All of this means an extra headache for businesses with turnover hovering around £85,000 – one big transaction that might trigger compulsory registration. The rules are a minefield here.

The other route to staying outside MTD, according to Piper, “is to qualify for one of the existing exemptions from online filing for those who are digitally excluded or on grounds of religious belief. HMRC have said they will publish guidance on this in November 2018 and expect to have the application process ready by January 2019, but we can use the regulations and what we know about the current position to make some predictions.”

Piper says that it’s a myth that taxpayers can get religious exemption just by telling HMRC they’re a member of a tiny sect that shuns technology. The bar to clear is incredibly high and involves proving that the individual’s entire life revolves around their beliefs.

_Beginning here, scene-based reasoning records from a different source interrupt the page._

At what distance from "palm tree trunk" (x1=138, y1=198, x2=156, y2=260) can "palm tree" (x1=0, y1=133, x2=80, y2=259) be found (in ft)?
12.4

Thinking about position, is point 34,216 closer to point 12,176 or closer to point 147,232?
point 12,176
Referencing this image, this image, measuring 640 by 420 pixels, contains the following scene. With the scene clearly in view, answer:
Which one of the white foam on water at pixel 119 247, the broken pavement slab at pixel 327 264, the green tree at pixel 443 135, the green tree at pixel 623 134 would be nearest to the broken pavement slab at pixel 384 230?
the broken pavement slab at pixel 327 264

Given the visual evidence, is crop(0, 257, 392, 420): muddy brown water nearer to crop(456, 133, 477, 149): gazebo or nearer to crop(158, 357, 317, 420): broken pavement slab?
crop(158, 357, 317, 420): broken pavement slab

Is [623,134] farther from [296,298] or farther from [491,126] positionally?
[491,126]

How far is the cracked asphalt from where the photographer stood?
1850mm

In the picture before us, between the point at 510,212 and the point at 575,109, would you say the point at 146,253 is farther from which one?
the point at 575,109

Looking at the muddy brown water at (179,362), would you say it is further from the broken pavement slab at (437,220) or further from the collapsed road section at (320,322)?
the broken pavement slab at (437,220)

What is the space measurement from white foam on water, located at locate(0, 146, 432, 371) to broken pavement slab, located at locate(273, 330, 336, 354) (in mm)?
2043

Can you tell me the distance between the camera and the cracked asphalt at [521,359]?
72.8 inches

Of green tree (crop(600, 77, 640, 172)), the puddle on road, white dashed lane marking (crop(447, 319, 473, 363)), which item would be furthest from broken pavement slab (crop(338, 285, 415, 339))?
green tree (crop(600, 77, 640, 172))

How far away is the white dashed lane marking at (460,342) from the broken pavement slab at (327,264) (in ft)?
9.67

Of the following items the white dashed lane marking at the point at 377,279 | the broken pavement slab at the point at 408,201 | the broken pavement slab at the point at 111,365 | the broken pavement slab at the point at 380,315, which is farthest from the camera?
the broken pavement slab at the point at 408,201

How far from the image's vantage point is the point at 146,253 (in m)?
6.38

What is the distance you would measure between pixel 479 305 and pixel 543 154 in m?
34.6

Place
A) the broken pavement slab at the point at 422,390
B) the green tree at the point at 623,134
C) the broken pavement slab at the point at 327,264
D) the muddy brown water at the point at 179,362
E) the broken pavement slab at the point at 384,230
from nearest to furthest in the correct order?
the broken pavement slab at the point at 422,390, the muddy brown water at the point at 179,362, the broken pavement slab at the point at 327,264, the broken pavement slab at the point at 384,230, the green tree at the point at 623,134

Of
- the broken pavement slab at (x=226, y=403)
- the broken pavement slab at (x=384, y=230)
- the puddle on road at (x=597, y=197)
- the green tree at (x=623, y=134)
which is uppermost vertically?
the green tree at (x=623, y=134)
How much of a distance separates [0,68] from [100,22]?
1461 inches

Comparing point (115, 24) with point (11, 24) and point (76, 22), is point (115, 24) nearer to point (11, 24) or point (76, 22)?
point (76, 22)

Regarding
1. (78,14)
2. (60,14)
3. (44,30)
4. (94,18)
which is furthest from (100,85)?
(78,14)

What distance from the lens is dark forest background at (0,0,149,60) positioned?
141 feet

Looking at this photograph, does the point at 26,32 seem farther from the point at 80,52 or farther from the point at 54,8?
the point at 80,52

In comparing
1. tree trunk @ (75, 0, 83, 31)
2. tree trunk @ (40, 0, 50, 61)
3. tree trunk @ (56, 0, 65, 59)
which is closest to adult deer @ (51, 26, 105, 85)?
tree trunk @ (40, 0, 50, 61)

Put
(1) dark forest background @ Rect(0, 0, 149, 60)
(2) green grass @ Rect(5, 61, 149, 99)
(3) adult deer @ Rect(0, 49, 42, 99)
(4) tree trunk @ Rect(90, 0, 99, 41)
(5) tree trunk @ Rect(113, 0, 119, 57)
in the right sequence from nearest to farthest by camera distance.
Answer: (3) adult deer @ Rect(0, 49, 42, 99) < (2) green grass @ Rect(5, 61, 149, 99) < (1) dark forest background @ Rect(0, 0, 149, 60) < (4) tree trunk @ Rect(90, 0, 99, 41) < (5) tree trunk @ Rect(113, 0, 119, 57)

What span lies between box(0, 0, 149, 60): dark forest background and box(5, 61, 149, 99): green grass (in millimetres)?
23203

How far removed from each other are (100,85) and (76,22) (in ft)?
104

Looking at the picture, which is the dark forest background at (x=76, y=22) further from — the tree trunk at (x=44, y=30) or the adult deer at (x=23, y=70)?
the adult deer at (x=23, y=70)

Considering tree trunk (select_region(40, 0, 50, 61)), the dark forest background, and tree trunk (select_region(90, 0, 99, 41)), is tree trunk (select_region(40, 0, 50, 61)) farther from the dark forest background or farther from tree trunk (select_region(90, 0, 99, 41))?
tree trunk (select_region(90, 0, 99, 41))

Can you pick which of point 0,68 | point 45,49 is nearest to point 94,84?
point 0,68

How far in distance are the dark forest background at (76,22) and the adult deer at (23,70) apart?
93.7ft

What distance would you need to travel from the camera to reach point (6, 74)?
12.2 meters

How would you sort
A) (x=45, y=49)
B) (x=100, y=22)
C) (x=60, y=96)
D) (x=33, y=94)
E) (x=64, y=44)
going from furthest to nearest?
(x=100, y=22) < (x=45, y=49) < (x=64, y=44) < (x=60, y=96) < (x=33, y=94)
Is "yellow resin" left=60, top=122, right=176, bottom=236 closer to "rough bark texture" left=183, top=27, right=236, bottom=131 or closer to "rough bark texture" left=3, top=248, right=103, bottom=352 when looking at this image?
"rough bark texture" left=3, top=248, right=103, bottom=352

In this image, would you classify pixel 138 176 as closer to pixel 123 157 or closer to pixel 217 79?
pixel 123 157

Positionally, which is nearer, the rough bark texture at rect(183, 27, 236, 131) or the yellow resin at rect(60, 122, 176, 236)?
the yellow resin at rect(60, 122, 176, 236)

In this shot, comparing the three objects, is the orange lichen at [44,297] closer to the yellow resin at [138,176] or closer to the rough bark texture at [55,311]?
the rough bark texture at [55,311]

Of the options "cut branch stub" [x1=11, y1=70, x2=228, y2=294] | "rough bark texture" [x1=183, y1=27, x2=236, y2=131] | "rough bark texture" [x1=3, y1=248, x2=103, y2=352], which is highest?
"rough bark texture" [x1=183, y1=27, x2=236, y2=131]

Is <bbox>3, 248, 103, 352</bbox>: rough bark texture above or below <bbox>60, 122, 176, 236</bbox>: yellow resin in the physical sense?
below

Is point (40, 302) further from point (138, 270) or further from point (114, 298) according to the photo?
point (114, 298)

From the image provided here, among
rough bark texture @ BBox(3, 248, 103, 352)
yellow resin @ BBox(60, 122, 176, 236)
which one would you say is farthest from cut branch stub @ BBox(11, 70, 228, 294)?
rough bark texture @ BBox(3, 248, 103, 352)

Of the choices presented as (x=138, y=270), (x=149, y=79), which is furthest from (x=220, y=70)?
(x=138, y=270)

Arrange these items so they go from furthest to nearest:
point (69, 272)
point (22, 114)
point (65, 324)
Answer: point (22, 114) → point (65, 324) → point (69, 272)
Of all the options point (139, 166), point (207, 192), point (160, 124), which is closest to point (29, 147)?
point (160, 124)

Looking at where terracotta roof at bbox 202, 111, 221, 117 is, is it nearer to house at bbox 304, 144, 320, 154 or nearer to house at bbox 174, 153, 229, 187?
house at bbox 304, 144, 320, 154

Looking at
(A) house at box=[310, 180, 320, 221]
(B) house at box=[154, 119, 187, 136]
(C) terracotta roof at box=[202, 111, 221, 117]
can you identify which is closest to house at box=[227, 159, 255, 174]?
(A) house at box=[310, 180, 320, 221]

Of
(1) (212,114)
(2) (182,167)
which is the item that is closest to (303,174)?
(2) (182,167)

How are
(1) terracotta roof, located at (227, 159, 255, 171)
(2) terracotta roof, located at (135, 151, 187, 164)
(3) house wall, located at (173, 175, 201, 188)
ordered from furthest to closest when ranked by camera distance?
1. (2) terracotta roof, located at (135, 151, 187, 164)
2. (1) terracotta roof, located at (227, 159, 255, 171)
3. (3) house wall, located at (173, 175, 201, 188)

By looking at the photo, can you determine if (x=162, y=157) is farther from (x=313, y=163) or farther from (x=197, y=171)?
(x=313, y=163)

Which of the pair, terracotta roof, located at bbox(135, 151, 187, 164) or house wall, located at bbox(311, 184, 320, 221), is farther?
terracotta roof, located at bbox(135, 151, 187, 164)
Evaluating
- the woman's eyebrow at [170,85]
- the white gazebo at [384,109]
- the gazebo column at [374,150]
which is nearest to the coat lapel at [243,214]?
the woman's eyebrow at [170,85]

The other exemption he points to – digital exclusion – “is likely to get a lot messier for HMRC and for taxpayers. “At the moment, around 4,000 taxpayers are exempt from online filing ‘by reason of age, disability or geographical location’. That means they either can’t use a computer to meet HMRC’s requirements, or even if they could, they can’t get reliably online because there’s no internet connection at their place of business. The same legal test will apply for MTD.”

However, historically HMRC has taken a hard line leaving many businesses who couldn’t file online themselves to pay an accountant to fulfil the digital obligations. But there the difference ends he says: “Filing the nine figures of the return isn’t that expensive; paying a professional adviser to maintain the digital record of every single transaction would be a different story though, and that’s what MTD would require. The stakes are much higher this time for small businesses, and we expect far more to need to apply for exemption because paying someone else to do what’s needed just isn’t economic.”

Crucially Piper says that there’s an “any other reason” catch-all term built into the regulations and it’s possible that the tax Tribunals “would include the economic impact on the business of shifting to digital in that – so if the disruption would effectively bankrupt a business, that could be grounds for exemption.” Put bluntly, if claiming exclusion as a sole trader then it’s just the trader’s own circumstances that matter. For a partnership though, every single partner needs to be excluded. If just one could maintain digital records and file online then the partnership would be expected to. For a company it’s likely to be even more complicated to assess.

Action

Piper says that the first step is to simply establish if HMRC expects MTD to apply, that is, the business is turning over more than £85,000 per year. “If so, start to prepare, or collect the evidence that you might not need to because you’ll be exempted.”

Next, if the business already uses an accounts software package then it will probably support MTD filing and record keeping – the key is to check without delay.

“If you don’t use any digital tools” says Piper, “then you’ll need to start, and quickly do your own research to find a suitable product.” He reckons that there will be an official HMRC tool, but government rules on commercial competition means that businesses might do better to search out resources that accountants use. Accountingweb.co.uk offers reviews on products.

Spreadsheets will still be fine for the basic record keeping Piper advises, “but you’ll still need access to a filing package as well, known as ‘bridging software’. In a variation on the current practice of phoning your accountant every three months with the nine figures, you could post them a USB stick, or email a spreadsheet with all your records (in the right format) once a quarter. Their software could do the rest, but it’s likely to cost more than the current equivalent.” Of course, doing this means that there’s scope for things to go wrong, and it will mean an accountant doing more which will be reflected in their bill.

The advice to those who think they might be, or should be, exempted, it to start gathering evidence. Once HMRC is accepting applications for exemption, get it in early taking advice from an accountant so that the application is correctly worded. And if rejected – appeal. Don’t ignore MTD as it’s not going away.